Hidden treasures

The Dragon of Santa Fiora

Mysteries & Legends

The Dragon of Santa Fiora

Guido Sforza of Santa Fiora, today a beautiful village in the northwest of the Pigelleto Reserve, was an enlightened administrator. We are in the second half of the fifteenth century and the Knight had inherited more a problem than a privilege from his family when it settled only a few years earlier under the Monte Amiata, precisely in Santa Fiora. Guido Sforza, however, had managed the situation very well, implementing good politics with his neighbours, he had even become a friend of the Pope: with time he granted a 'governing statute' to his subjects and had defended the lands of the village from powerful invaders, Borgia in particular. However, this is not the reason he became famous and beloved, but actually for a completely different venture.

Indeed, everything was going well, but the farmers and people of the countryside complained about a lugubrious presence in the woods. An evil, blood-thirsty dragon infested the countryside, the bodies of farmers, monks and lumberjacks were found torn, as well as cows and other animals: the 'cifero serpente', so it was called at the time, was claiming its victims.
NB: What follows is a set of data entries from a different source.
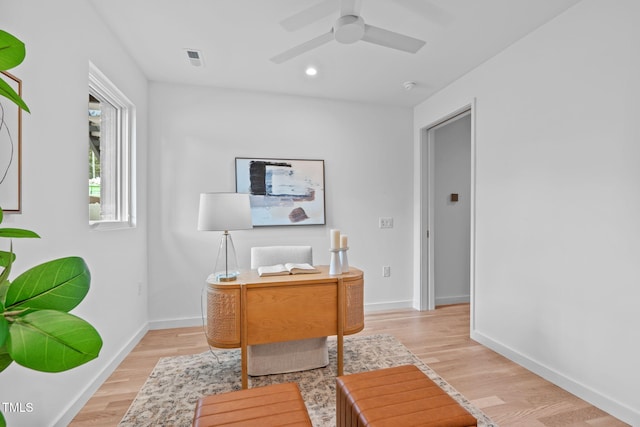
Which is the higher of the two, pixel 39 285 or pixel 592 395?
pixel 39 285

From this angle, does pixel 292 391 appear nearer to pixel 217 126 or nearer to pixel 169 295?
pixel 169 295

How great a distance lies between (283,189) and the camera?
139 inches

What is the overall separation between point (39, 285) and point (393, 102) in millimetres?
3824

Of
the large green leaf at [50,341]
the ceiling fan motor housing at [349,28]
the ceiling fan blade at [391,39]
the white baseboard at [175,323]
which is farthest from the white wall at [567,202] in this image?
the white baseboard at [175,323]

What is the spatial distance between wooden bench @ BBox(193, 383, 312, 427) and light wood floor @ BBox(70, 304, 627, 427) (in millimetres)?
1017

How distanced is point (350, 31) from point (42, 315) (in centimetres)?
197

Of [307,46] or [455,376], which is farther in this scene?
[455,376]

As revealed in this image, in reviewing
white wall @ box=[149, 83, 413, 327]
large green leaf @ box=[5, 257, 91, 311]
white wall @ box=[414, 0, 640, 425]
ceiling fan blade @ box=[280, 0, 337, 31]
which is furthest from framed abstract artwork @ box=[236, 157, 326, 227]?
large green leaf @ box=[5, 257, 91, 311]

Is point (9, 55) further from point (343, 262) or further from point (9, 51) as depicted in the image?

The peaceful serenity was lost and the events of the fifteen hundreds appear to be nothing but a fairy tale!

It was the year 1488 and Guido, fearless man and knight of these lands, ventured into the woods to hunt for the above-mentioned dragon, he confronted him and beat him, cut his head off and took it to his village. He sent half of the evil dragon's skull to Santa Trinità dei Monti in Rome as a sign of gratitude for the mission and he enclosed the other half in a glass case in the friars Convent of S. Trinity of Selva where you can find it today.

Does anyone not believe in dragons? You're not the only 'unbelievers'. From the sixteenth century onwards, the skull became the object of worship for the inhabitants of the area. However, scholars, particularly in the nineteenth century, continued to question whether or not it was a dragon that was killed by Guido Sforza. The answer seemed to arrive only in the second half of the twentieth century thanks to a crocodile expert: American John Thorbjarnarson.

Thorbjarnarson developed an interest for the matter of Santa Fiora and gave his verdict: The skull in question is of a Nile crocodile. Skeptics and unbelievers of the legend of the dragon would have been defeated if it were not that the scholar from Boston, who died in 2010 as a result of malaria contracted in one of his study tours to India, could not explain what a crocodile from the Nile was doing at the end of the fifteenth century in the area of Santa Fiora.

The legend of the Santa Fiora dragon still survives nowadays and the case containing the ‘dragon' cranium is precisely there, along the path of your exciting tour of Tuscany.